Zum Star wurde Buscetta durch die spektakulären »Maxi-Prozesse« in Palermo, die er mit seiner umfassenden Aussage als Kronzeuge ins Rollen brachte, mit 360 Schuldsprüchen ein massiver Schlag gegen das organisierte Verbrechen. Die Konfrontation zwischen Buscetta und Totò Riina vor Gericht, ein faszinierendes Wortgefecht zwischen Verräter und Boss der Bosse, bei dem jeder den anderen voller Inbrunst und Verachtung als ehrlos beschimpft, stellt Bellocchio wortgetreu nach. Wie überhaupt die Gerichtsszenen zu den zentralen Passagen des Films gehören. Hier werden die Fragen um Ehre und Verrat, um die die Figur Buscetta wie auch die Cosa Nostra insgesamt kreisen, auf die Spitze getrieben, hier finden die wiederkehrenden metaphorischen Bilder von Raubtieren in Käfigen ihre reale Entsprechung: in den Dutzenden von Käfigen, in denen die Angeklagten sitzen.

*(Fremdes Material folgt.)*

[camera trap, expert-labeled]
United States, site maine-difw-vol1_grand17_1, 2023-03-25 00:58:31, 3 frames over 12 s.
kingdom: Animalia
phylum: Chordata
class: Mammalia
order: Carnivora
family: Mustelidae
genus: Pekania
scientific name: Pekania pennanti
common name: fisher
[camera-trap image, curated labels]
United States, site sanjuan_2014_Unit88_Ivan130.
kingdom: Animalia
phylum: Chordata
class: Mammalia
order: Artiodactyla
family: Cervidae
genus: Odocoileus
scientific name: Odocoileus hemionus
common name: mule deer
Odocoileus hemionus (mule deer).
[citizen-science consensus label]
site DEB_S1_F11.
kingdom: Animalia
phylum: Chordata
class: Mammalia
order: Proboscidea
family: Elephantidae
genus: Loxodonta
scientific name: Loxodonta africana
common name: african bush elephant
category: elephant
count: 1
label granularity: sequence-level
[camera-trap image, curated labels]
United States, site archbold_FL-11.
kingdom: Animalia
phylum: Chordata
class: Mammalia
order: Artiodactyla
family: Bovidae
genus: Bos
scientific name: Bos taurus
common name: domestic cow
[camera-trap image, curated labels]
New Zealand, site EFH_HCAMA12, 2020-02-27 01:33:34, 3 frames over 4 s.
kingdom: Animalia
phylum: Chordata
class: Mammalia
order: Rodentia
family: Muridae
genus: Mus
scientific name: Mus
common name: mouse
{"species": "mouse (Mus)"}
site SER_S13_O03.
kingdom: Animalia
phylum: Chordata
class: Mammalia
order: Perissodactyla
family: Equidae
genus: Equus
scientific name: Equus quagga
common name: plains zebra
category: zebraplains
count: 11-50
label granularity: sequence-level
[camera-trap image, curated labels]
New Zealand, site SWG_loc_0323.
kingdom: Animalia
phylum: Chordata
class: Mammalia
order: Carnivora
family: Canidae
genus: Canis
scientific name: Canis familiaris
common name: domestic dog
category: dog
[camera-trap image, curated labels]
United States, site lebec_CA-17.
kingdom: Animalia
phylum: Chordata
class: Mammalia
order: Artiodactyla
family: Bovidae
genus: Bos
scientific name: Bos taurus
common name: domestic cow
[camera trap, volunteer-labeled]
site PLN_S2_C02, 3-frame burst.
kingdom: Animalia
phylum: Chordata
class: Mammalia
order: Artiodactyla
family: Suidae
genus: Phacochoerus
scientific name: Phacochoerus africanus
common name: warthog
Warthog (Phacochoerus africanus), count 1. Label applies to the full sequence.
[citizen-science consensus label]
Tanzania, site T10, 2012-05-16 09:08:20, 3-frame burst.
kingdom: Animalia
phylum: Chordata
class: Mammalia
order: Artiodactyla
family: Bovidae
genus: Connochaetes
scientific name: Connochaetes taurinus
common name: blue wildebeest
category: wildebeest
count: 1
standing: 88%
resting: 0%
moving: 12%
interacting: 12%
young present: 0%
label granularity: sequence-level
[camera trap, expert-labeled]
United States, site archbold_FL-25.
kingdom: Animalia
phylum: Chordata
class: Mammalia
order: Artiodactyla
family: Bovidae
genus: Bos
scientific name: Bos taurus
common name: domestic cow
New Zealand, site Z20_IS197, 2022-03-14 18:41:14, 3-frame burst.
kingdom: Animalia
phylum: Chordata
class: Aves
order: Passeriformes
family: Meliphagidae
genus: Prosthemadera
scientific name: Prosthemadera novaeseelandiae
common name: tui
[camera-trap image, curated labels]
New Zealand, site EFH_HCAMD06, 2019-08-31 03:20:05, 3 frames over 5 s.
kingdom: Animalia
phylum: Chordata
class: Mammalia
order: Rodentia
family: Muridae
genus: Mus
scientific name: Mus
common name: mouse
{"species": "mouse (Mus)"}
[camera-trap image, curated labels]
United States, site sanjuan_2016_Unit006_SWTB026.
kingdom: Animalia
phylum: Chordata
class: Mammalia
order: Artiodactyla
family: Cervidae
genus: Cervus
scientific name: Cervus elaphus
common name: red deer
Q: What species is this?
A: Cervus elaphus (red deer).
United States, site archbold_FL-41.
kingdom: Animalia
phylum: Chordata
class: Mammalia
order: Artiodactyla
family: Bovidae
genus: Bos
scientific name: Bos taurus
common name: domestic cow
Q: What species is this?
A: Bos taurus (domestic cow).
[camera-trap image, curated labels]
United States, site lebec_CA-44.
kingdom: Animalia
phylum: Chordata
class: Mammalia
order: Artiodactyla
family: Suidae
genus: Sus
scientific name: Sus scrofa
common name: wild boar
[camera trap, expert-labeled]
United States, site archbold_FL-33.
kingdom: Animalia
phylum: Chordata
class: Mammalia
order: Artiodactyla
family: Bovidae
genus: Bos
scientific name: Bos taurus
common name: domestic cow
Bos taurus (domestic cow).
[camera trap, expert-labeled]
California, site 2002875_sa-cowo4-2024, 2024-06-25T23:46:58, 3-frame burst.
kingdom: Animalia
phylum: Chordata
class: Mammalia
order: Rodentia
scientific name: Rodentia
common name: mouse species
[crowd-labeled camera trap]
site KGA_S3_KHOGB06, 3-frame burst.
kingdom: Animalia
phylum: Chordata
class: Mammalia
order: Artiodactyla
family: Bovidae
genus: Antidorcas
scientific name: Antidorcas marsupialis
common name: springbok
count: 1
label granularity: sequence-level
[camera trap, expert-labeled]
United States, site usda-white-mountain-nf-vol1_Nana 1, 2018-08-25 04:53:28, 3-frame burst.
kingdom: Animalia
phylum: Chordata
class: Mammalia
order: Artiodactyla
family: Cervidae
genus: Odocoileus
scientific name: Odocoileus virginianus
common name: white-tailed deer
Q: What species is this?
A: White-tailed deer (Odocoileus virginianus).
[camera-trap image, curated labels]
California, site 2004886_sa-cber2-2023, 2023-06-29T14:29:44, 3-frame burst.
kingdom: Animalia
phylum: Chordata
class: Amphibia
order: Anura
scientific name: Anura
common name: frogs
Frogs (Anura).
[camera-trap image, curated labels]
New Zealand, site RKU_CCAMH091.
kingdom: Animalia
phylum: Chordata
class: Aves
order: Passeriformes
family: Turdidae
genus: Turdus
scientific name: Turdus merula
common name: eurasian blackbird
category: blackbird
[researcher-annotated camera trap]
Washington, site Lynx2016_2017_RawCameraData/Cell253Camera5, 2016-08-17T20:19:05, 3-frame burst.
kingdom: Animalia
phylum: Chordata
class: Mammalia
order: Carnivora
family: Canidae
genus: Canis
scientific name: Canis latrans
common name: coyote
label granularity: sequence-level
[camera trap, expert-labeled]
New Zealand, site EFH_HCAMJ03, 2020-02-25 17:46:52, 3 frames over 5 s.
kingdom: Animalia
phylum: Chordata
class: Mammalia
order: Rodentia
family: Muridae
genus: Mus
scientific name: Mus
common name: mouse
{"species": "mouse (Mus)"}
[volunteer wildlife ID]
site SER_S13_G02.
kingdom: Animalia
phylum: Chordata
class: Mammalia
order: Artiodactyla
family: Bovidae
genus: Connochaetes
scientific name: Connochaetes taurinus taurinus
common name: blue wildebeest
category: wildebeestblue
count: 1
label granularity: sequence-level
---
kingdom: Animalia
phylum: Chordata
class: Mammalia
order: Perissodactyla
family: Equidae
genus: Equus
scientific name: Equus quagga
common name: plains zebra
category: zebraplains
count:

Doch der Film setzt viel früher ein, zur Zeit der Eskalation des Mafiakriegs auf Sizilien – als Buscetta eigentlich schon weit weg war: Er hatte sich nach Rio de Janeiro abgesetzt und führte mit seiner dritten Frau ein fast schon beschauliches Leben, das er auch dann nicht aufgeben wollte, als seine Familie in Sizilien ins Fadenkreuz der Feinde geriet. Doch dann nahm ihn die brasilianische Polizei fest und lieferte ihn an Italien aus, während dort inzwischen seine beiden Söhne von Riinas Leuten umgebracht worden waren. Dann ließ sich Buscetta auf Gespräche mit Staatsanwalt Giovanni Falcone ein . . .

Bellocchio schließt mit seinem Werk an die großen Mafiaepen von Coppola oder Scorsese an, mit seiner Opulenz und den mondänen Schauplätzen, mit Montage­sequenzen, in denen Morde wie eine Reihe Dominosteine fallen, mit seinem Reichtum an illustren Figuren, und nicht zuletzt mit einem Score von Nicola Piovani, der auch einen klassischen Mafiafilm der 70er Jahre schmücken könnte. So entfielen mehrere der zahlreichen Auszeichnungen, die »Il Traditore« bereits gewonnen hat, auf die Musik. Mehrfach geehrt wurde neben dem Regisseur auch der großartige Hauptdarsteller Pierfrancesco Favino.

Der Plot hält sich sehr eng an die wahren Ereignisse, denn die sind sensationell und voller Überraschungen. Eine Prise schwarzer Humor sowie bizarre Situationen und pikante Genremomente tun ein Übriges, um die Spannung zu halten – beispielsweise die Mönche, die aus ihren Kutten plötzlich Maschinenpistolen ziehen und den Priester beim Gottesdienst umlegen wollen.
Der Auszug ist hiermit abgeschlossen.